▸ **Written tasks**:
1. In the lesson on data storage, how many bits make up each byte?
2. List every term that the lesson on data storage defines, along with the meaning it gives for each.

▸ **Source extract**:
--
The subject is not mis-spelled.
Well, it might be a little, but I did that on purpose.
Allow me to explain: This lesson is not about food. It’s about data storage.
Data (preferably pronounced DAY-ta) is information.
In the context that we will be discussing it today, data is information that is stored in electronic memory.
An Introduction to Bits and Bytes
The amount of data that can be stored at any given time depends on the storage capacity available.
Storage capacity and file (data!) size are both measured in bits and bytes.
Bits are the smallest possible pieces of information, and convey a single value of either 1 (on) or 0 (off).
Larger values are represented by multiple bits, using the base-2 number system, or binary.
Bytes are a unit of storage capable of holding a single character.
There are 8 bits in every byte; those 8 bits convey the value of each byte.
Now, with those teeny-tiny details out of the way, let’s talk real storage capacity.
--
▸ **Items**:

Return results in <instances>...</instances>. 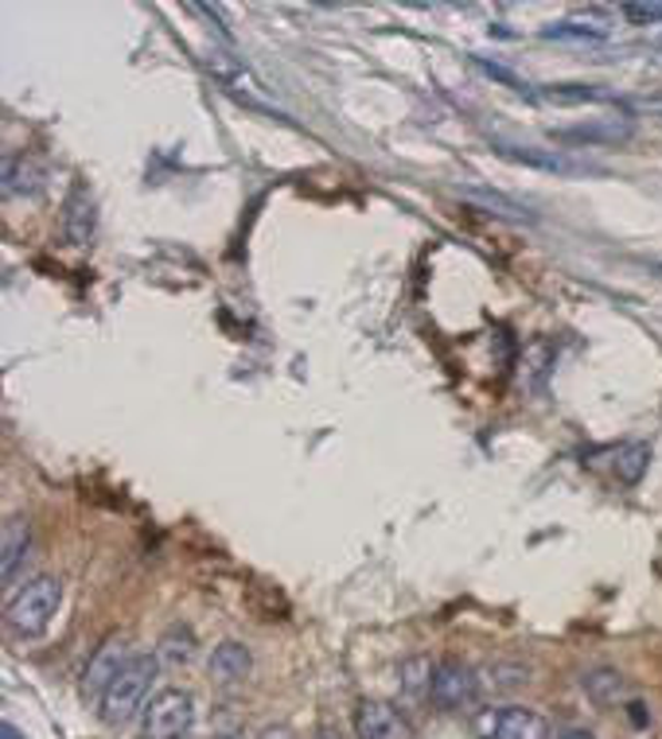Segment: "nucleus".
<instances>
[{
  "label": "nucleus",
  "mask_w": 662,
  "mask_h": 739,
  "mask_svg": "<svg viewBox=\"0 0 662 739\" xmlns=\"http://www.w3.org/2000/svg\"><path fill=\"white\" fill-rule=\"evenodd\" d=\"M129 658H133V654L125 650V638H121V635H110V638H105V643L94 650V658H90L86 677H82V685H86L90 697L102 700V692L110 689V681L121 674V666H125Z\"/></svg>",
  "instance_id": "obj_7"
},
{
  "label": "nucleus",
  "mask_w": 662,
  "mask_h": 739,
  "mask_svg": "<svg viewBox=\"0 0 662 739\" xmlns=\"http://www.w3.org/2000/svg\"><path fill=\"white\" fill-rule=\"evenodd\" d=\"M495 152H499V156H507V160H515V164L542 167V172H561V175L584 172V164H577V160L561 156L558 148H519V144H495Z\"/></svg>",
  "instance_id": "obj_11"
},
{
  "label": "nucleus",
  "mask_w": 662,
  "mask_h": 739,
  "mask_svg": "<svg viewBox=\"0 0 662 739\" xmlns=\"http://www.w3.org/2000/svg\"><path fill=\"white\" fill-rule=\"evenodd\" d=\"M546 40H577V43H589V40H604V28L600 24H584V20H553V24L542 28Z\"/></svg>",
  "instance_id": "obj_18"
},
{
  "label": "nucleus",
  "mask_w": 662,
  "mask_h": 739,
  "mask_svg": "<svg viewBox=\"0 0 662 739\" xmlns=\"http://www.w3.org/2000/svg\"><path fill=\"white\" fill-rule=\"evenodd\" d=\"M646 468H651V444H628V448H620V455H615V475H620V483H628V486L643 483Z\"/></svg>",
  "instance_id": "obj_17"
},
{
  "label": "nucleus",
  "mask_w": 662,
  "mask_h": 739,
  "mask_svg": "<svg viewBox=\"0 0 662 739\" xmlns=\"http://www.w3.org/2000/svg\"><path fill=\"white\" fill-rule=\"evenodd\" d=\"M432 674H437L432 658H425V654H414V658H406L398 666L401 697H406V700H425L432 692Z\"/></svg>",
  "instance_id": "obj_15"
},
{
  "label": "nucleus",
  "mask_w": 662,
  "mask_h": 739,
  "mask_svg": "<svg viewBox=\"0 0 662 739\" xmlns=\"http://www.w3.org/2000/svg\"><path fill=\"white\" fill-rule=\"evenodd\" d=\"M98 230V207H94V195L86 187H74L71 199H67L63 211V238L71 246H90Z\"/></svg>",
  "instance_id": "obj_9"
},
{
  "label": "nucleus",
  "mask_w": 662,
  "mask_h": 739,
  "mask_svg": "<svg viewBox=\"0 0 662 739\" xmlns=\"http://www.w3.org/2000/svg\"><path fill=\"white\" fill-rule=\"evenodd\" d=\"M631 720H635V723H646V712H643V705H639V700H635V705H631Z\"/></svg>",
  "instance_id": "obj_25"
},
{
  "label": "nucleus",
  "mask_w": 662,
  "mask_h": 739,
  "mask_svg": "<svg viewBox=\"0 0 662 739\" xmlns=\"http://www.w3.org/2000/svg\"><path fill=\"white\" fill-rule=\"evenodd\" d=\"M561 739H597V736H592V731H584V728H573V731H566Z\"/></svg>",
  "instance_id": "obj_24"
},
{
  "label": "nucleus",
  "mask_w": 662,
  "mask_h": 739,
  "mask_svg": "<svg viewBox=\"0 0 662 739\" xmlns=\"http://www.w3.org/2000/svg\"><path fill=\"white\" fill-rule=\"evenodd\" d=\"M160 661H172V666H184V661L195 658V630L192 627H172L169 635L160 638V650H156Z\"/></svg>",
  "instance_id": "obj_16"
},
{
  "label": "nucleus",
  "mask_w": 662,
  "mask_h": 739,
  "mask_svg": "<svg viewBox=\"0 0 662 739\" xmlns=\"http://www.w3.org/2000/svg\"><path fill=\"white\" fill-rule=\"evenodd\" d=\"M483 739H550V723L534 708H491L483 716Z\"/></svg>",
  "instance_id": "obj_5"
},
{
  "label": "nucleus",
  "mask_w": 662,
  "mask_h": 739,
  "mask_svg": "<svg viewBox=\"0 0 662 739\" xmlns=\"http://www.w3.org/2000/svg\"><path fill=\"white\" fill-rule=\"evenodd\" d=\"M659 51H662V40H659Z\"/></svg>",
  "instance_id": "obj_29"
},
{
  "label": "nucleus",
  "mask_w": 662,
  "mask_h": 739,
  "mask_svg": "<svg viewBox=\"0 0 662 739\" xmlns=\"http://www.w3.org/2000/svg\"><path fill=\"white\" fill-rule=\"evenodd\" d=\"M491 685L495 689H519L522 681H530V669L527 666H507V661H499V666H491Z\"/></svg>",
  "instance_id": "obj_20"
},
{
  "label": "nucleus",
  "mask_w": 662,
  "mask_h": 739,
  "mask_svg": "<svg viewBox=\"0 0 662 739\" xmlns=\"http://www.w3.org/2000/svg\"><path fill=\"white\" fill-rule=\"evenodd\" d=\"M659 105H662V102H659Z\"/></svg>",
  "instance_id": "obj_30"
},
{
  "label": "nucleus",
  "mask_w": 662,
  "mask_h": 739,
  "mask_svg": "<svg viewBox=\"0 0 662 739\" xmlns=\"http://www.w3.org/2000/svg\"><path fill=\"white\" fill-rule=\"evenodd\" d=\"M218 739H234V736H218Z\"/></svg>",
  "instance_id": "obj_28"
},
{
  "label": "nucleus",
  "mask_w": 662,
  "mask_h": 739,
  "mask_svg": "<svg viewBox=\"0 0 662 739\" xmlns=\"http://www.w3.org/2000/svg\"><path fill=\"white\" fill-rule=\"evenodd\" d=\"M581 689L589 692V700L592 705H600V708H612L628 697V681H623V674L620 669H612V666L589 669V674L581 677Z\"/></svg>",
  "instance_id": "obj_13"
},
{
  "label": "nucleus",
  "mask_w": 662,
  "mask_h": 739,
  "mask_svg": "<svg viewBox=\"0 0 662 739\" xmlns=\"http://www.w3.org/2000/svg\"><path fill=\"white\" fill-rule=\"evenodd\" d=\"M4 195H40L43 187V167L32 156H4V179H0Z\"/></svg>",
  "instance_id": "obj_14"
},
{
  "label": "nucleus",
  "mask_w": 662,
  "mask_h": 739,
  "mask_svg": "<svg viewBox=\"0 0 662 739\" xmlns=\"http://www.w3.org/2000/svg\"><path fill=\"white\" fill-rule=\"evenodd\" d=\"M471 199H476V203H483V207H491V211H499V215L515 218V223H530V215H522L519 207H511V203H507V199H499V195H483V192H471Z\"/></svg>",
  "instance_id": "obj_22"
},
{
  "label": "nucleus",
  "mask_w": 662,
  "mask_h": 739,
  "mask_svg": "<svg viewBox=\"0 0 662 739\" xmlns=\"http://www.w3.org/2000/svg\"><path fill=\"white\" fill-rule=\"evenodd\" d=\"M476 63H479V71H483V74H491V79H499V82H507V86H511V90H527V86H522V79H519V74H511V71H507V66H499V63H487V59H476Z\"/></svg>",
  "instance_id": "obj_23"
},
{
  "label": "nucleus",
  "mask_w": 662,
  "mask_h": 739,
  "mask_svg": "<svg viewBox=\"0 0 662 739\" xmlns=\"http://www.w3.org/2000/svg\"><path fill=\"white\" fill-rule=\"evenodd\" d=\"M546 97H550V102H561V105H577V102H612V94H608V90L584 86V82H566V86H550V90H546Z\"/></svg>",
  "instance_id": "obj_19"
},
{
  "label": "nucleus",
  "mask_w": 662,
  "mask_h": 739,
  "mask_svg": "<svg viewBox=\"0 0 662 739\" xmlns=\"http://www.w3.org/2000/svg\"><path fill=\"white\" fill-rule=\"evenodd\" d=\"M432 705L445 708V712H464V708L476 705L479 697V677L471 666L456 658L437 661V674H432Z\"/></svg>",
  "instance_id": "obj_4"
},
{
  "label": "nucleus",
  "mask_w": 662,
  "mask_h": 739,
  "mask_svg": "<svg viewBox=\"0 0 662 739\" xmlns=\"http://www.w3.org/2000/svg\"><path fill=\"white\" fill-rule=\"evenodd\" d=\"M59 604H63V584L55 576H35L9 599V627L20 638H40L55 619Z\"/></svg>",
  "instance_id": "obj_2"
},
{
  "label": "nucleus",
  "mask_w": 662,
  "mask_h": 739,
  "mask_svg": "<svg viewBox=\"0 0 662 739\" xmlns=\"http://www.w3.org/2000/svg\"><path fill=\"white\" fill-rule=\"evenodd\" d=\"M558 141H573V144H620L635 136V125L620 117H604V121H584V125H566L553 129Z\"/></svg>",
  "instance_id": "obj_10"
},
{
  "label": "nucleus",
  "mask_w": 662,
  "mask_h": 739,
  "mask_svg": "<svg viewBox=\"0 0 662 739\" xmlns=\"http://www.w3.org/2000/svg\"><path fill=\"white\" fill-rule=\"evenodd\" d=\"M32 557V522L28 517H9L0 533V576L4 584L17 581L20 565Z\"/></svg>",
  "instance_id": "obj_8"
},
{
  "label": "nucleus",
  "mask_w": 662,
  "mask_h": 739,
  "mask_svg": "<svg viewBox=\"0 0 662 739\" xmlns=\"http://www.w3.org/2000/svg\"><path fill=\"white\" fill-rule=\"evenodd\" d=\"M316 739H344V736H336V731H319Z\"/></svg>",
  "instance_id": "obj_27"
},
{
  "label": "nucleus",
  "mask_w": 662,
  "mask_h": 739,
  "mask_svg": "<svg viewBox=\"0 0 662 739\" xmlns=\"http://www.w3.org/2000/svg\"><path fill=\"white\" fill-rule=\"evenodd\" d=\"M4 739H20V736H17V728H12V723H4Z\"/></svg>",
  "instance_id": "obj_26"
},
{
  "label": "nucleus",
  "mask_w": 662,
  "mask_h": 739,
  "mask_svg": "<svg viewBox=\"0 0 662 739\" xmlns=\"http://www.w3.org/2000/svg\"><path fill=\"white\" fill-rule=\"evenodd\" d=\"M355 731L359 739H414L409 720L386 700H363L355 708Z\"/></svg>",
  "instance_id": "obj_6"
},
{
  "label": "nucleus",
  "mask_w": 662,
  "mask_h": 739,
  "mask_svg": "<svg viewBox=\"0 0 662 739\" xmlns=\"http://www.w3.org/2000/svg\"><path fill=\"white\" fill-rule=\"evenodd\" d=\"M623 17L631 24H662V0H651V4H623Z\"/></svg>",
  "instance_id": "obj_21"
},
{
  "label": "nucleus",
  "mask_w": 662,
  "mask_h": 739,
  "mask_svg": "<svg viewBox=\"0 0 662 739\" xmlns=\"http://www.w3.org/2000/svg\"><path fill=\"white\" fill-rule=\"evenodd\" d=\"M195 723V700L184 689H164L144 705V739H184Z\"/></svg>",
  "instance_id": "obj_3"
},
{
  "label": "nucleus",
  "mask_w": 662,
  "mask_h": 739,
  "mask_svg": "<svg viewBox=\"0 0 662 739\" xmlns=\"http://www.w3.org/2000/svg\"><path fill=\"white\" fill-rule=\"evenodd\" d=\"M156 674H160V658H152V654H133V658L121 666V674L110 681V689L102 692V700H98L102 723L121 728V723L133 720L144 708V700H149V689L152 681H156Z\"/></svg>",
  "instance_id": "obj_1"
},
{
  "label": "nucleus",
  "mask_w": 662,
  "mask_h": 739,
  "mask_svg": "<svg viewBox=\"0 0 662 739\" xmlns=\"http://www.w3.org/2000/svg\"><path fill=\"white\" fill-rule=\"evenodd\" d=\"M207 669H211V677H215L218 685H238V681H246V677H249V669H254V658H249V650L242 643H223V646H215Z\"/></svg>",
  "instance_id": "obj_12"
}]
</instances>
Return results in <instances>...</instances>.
--
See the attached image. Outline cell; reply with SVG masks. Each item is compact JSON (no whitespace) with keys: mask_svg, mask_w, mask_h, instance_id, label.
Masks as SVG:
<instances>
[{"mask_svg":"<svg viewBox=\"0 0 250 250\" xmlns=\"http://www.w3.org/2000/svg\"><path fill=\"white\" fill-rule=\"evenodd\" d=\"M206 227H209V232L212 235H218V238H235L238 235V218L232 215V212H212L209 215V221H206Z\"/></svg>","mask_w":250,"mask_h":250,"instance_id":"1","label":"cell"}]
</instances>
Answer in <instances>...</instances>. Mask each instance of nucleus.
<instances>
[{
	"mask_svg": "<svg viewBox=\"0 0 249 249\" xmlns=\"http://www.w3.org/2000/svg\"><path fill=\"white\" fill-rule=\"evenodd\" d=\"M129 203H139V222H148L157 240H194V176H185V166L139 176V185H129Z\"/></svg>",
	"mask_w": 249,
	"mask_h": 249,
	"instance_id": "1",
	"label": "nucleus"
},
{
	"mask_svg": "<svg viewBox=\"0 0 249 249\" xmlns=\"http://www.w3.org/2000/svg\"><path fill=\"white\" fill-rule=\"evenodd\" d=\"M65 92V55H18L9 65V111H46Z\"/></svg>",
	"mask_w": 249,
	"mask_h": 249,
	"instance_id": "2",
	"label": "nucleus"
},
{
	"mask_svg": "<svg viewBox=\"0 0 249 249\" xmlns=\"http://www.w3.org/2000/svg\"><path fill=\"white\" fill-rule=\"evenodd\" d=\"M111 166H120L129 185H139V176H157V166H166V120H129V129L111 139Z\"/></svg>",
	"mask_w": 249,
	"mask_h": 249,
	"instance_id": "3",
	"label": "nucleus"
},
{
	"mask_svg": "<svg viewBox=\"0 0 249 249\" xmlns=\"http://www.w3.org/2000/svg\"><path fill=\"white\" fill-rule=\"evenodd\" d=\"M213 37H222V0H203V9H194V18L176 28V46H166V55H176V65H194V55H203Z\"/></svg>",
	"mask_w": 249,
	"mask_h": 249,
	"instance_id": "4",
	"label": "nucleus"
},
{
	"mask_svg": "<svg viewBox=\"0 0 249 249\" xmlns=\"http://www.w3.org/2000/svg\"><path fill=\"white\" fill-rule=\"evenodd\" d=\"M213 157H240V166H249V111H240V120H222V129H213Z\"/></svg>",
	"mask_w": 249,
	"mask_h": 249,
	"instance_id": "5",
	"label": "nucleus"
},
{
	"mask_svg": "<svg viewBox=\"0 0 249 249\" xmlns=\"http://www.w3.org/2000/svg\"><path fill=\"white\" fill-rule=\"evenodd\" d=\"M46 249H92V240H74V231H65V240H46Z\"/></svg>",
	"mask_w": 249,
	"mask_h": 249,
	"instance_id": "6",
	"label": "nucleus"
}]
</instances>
--
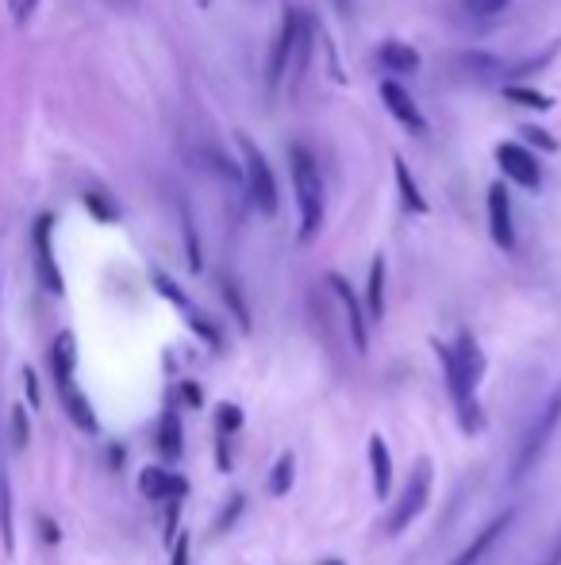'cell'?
--
▸ **Exercise responses**:
1. Every byte contains 8 bits.

2.
- Data: information, specifically information stored in electronic memory in the context discussed
- Bits: the smallest possible pieces of information, each conveying a single value of either 1 (on) or 0 (off)
- Binary: the base-2 number system
- Bytes: a unit of storage capable of holding a single character